- **Prompt**
Only the lines below from the one that contains "تعرف على أبرز" through the one that contains "[国内正規品] SUUNTO 9" should appear in your answer, exact and without pictures.

- **Data to use**
◆ ◆ ◆ ◆

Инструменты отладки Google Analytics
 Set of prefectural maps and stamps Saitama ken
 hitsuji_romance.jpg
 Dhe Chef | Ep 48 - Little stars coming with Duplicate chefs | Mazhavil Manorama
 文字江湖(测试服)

◆ ◆ ◆ ◆

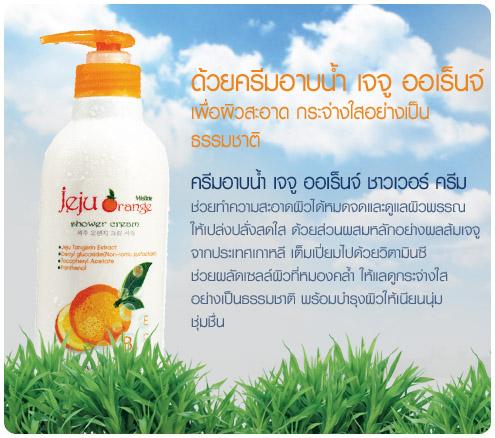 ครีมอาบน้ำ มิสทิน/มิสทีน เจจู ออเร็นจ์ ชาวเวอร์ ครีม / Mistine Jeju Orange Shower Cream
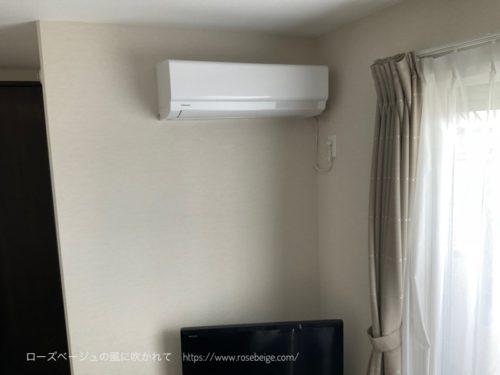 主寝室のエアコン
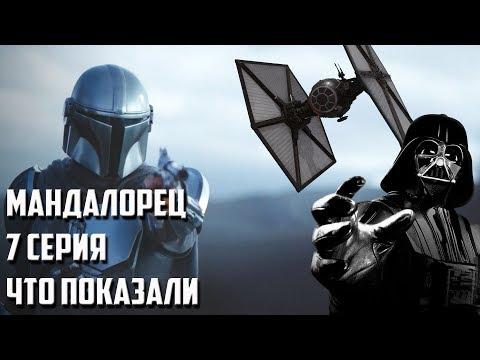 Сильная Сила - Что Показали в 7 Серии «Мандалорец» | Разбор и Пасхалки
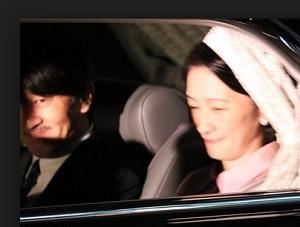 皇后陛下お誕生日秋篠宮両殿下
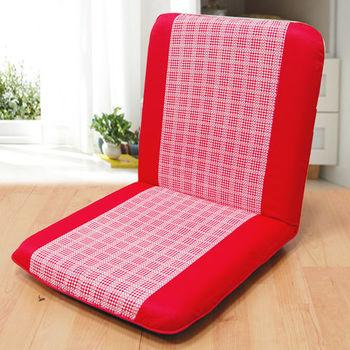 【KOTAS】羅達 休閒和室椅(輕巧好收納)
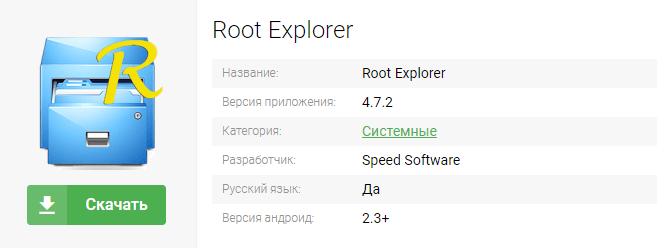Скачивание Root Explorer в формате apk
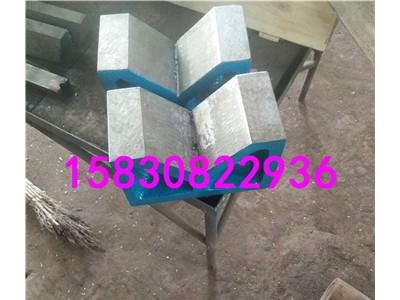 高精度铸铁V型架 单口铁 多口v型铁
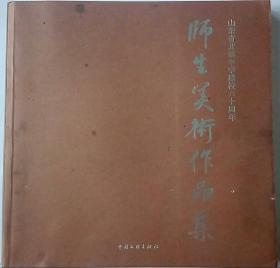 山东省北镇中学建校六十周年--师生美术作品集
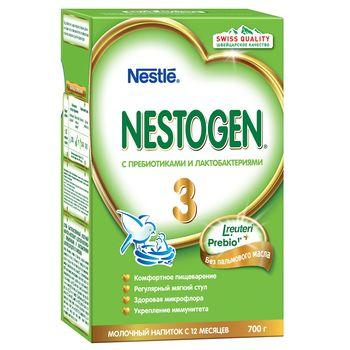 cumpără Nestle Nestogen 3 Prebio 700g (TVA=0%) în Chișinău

◆ ◆ ◆ ◆

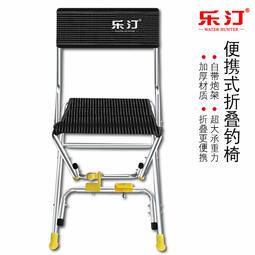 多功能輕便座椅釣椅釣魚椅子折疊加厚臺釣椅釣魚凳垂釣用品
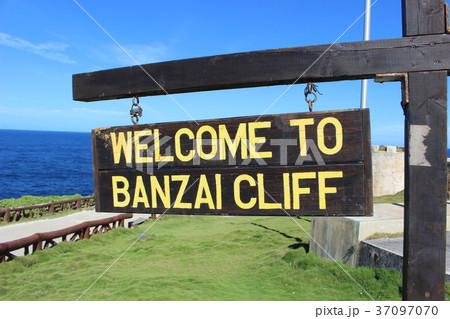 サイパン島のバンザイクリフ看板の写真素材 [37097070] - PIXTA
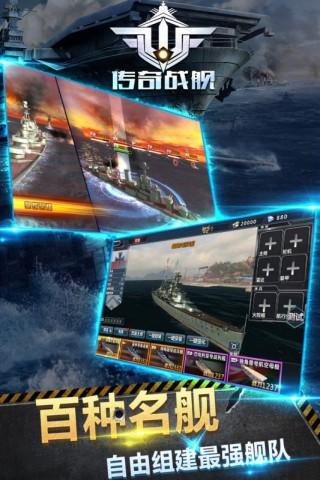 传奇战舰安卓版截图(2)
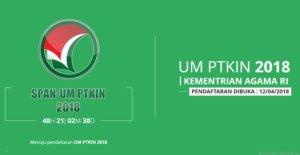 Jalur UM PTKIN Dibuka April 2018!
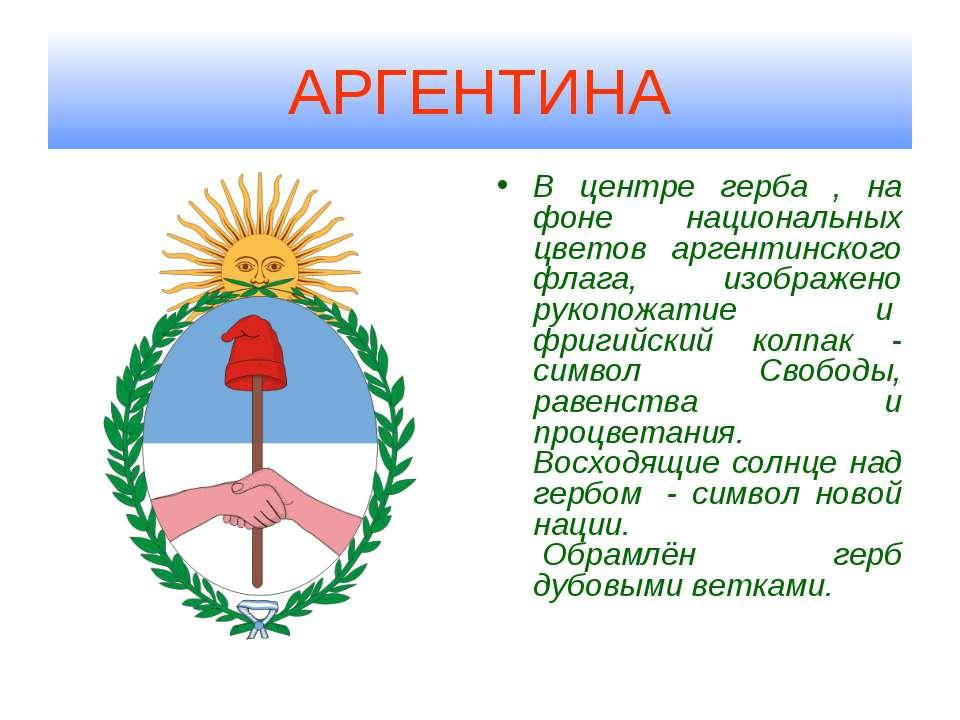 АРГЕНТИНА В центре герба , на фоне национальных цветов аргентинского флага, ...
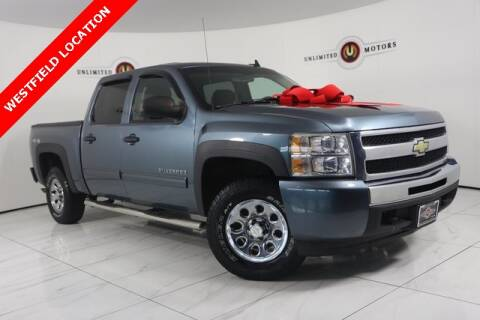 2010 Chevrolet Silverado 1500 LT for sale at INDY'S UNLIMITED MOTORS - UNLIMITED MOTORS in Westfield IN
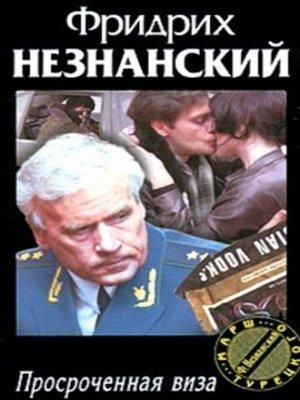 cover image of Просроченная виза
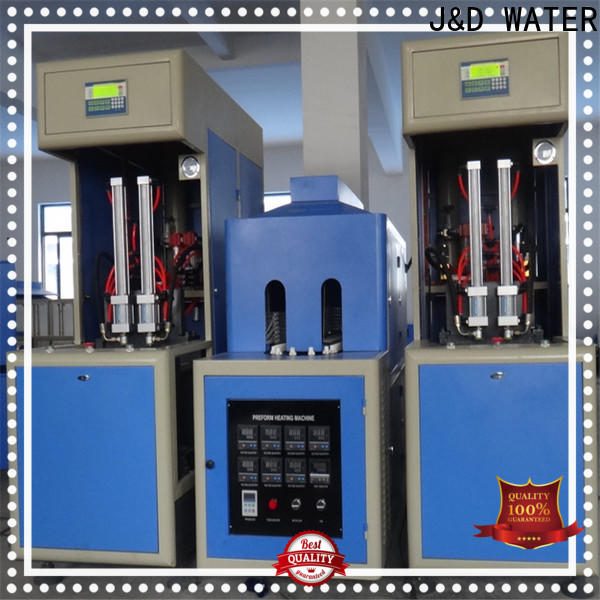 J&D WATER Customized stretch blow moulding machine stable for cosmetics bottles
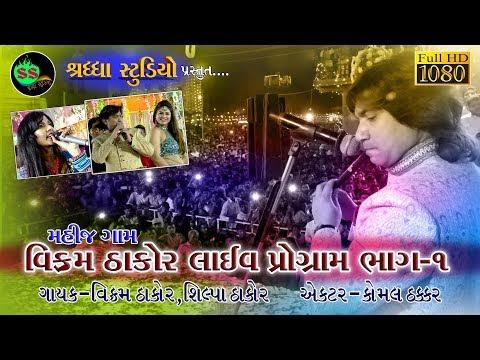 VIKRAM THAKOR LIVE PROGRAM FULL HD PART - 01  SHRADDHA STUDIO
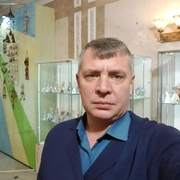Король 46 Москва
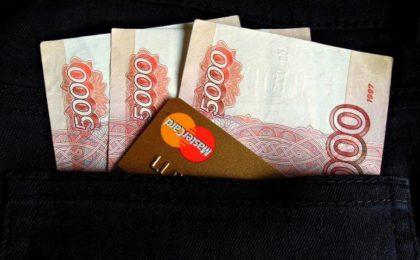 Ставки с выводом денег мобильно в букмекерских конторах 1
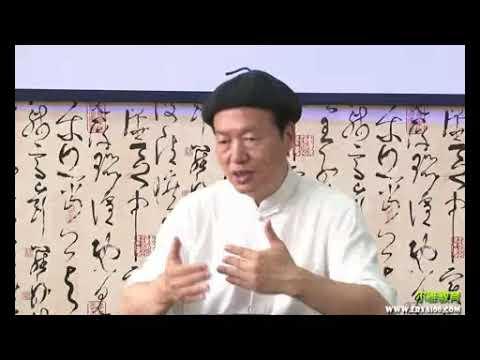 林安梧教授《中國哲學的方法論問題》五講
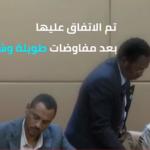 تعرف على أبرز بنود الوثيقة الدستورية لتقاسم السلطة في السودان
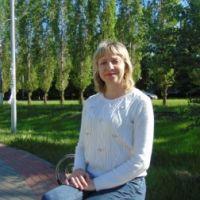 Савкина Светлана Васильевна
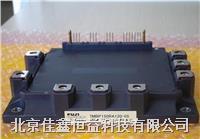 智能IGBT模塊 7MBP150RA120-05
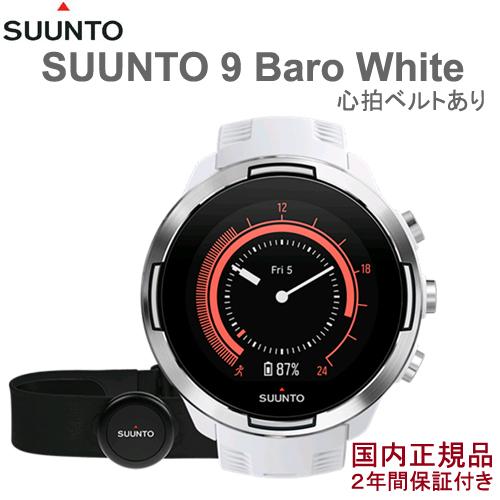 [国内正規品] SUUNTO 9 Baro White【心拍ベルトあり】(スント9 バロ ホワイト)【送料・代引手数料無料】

◆ ◆ ◆ ◆

- **Answer below**
 تعرف على أبرز بنود الوثيقة الدستورية لتقاسم السلطة في السودان
 Савкина Светлана Васильевна
 智能IGBT模塊 7MBP150RA120-05
 [国内正規品] SUUNTO 9 Baro White【心拍ベルトあり】(スント9 バロ ホワイト)【送料・代引手数料無料】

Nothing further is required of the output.